■ **Task requirements**: Output exactly the lines from the one containing "order: Gruiformes" through the final line of the entries below, both included, and skip the pictures.

Records excerpted from a collection
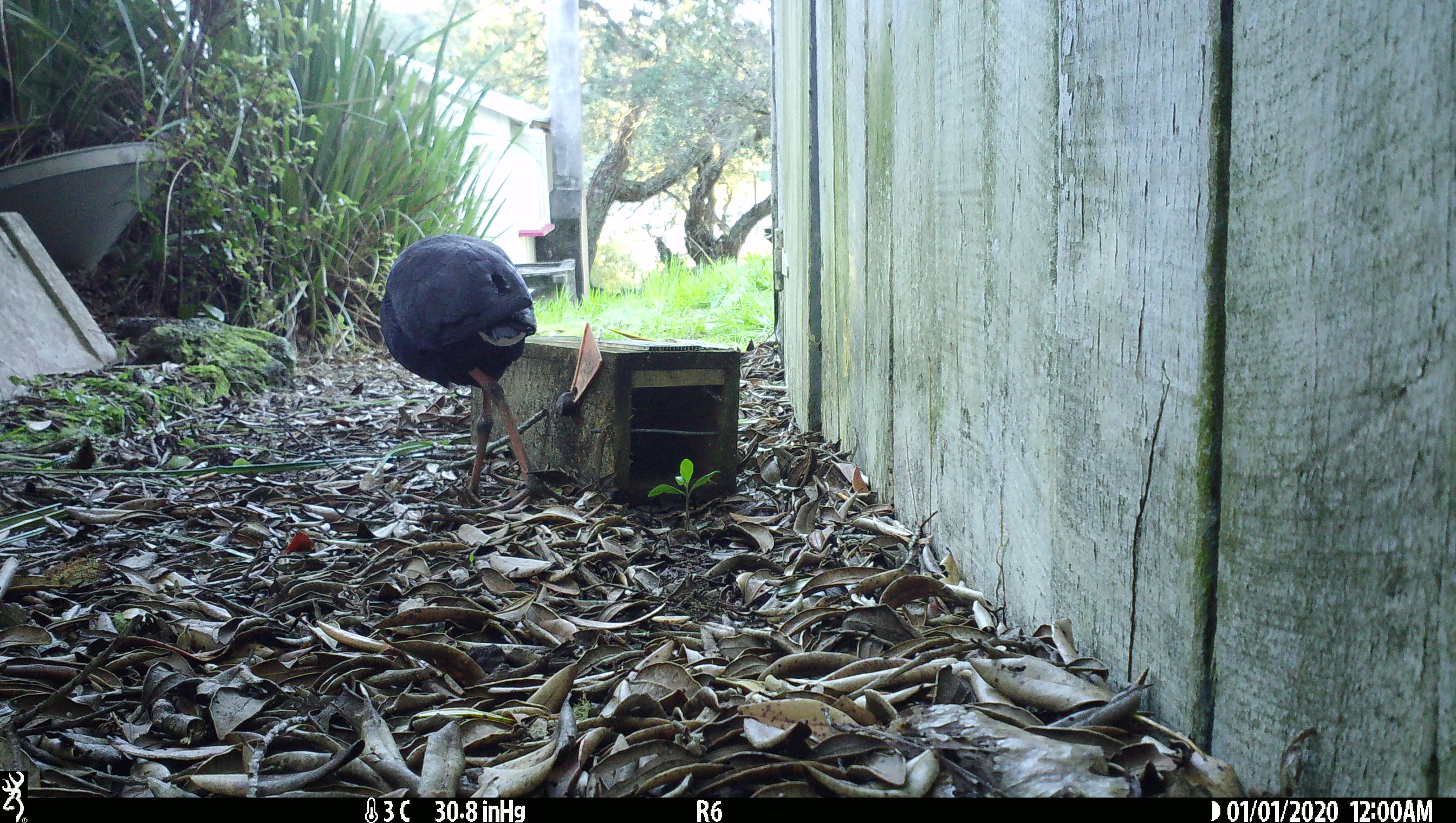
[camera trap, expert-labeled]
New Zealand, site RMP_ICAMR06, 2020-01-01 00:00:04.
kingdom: Animalia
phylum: Chordata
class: Aves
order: Gruiformes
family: Rallidae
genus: Porphyrio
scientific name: Porphyrio melanotus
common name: australasian swamphen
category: pukeko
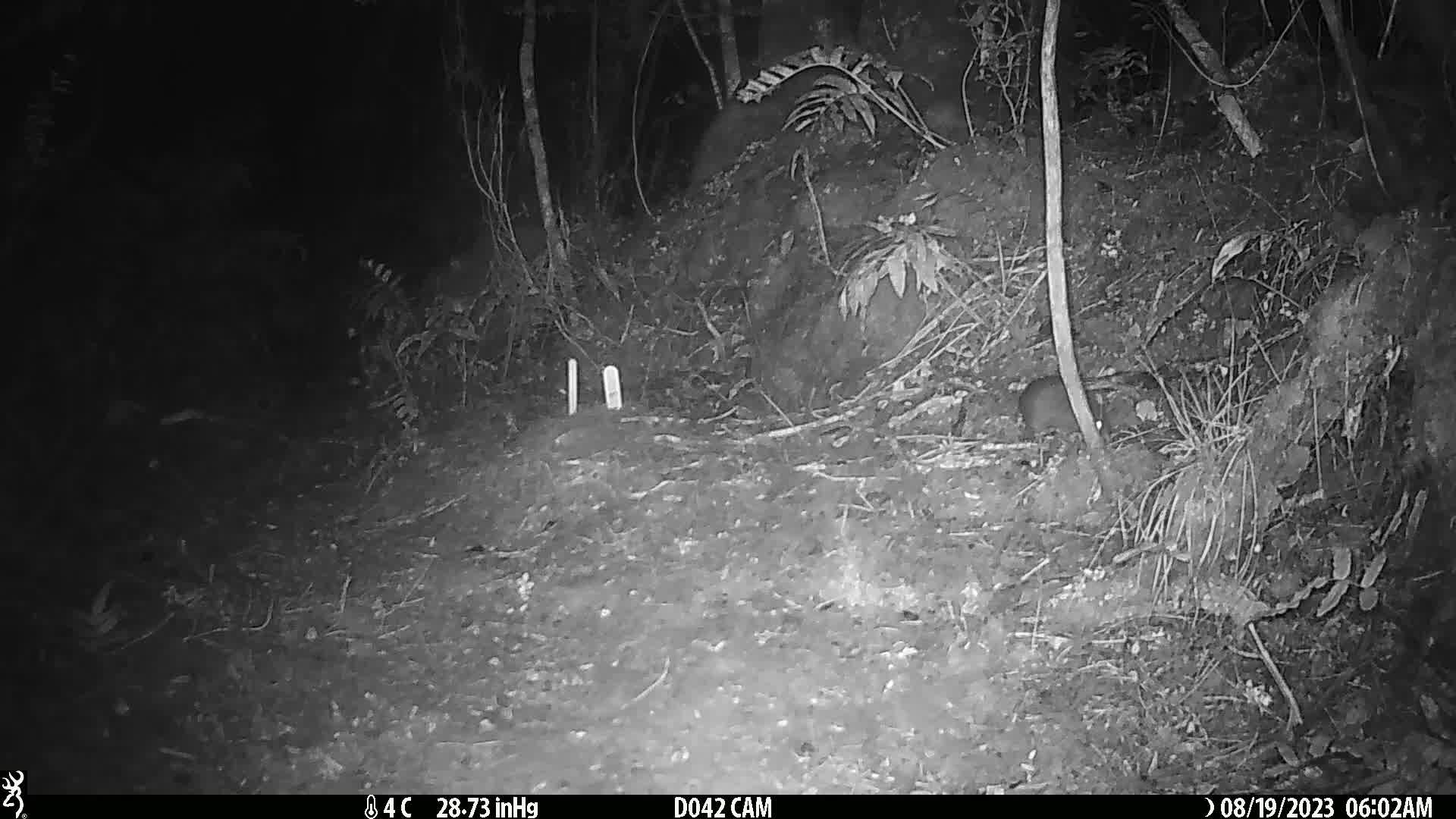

■ **Reply**:
order: Gruiformes
family: Rallidae
genus: Porphyrio
scientific name: Porphyrio melanotus
common name: australasian swamphen
category: pukeko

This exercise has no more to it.